神戸大工学部建設学科を卒業後、1997年4月に東畑建築事務所に入社し、構造設計部門で経験を積んできた。独立したのは2006年だった。地道に活動を続ける中で取引先や知人を通してBIMの存在を知った。「最初は3次元のツールという認識でしかなかったが、調べていくうちに『I』(インフォメーション)の部分の重要性を知り、これは構造設計に生かせる」とかじを切った。
それまでオートデスクの汎用CAD『AutoCAD』を使っていたが、思い切ってBIMソフト『Revit』を導入し、社内でトレーニングを重ねながら着実にスキルを磨いてきた。「こんなにもワークフローが異なるとは思いもしなかった」。業務を通して、作業の流れ方が大きく異なることを実感した。

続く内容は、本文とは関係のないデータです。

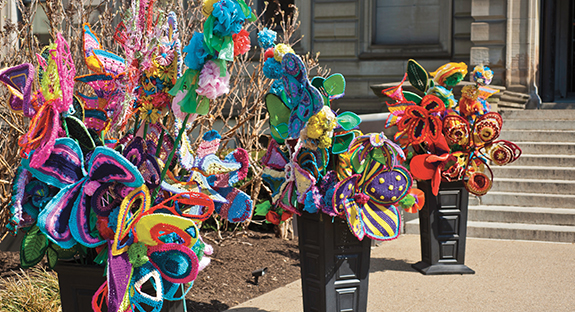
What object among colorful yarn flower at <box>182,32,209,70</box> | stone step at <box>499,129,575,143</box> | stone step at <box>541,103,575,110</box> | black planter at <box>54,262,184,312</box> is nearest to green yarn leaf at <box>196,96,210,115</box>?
colorful yarn flower at <box>182,32,209,70</box>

これまでは、設計変更への対応に合わせ、構造計算モデルと構造図の両方を修正する手間が課題としてあった。BIMは設計当初にしっかりとモデルをつくり込むため、前段階の業務量は従来に比べて増えるものの、モデルが構築できれば、頻繁にある設計変更への対応も円滑に進められる。武居氏は「以前と比べてスケジュール感は大きく変わった」との印象を強く持っている。
実プロジェクトでBIMにトライしたのは、18年に手掛けたプロジェクトが最初となった。オフィスや倉庫など複数の建物で構成するプロジェクトであったが、建物構造はシンプルで初めてBIMにトライする業務としては入りやすかった。設計者はBIMを導入しており、協力事務所として初めてRevitで構造の伏図、軸組図、断面リストなど一般図の全てを描き切った。
この成果が次につながる大きな一歩になった。「いまでは業務の半分ほどをBIMで手掛けるまでに広がった」と明かす。協力事務所として活動する同社では、構造設計者がBIMを使う場合は全てBIMで対応している。構造設計者がBIMを使用せず、2次元図面のみを求められる場合でも納期に余裕があれば極力BIMで対応し、BIMモデルから2次元図面を出力している。「将来的には全てBIMで対応していきたい」との思いを持っている。
導入から4年が経過し、作業のスピード感も「2次元に追いついてきた」と手応えを口にする。「これからはBIMで できることを一つずつ着実に増やしていく。現在は モデルから詳細図をきちんと出力できるようにトライしている」と強調する。オートデスクの自動化プログラミングツール『Dynamo』の勉強も始めた。構造設計者にとって BIMは効率化の手段であるため、自動設計で対応できる部分は 効率化しながら「業務を楽しめるツールとして確立していきたい」と考えている。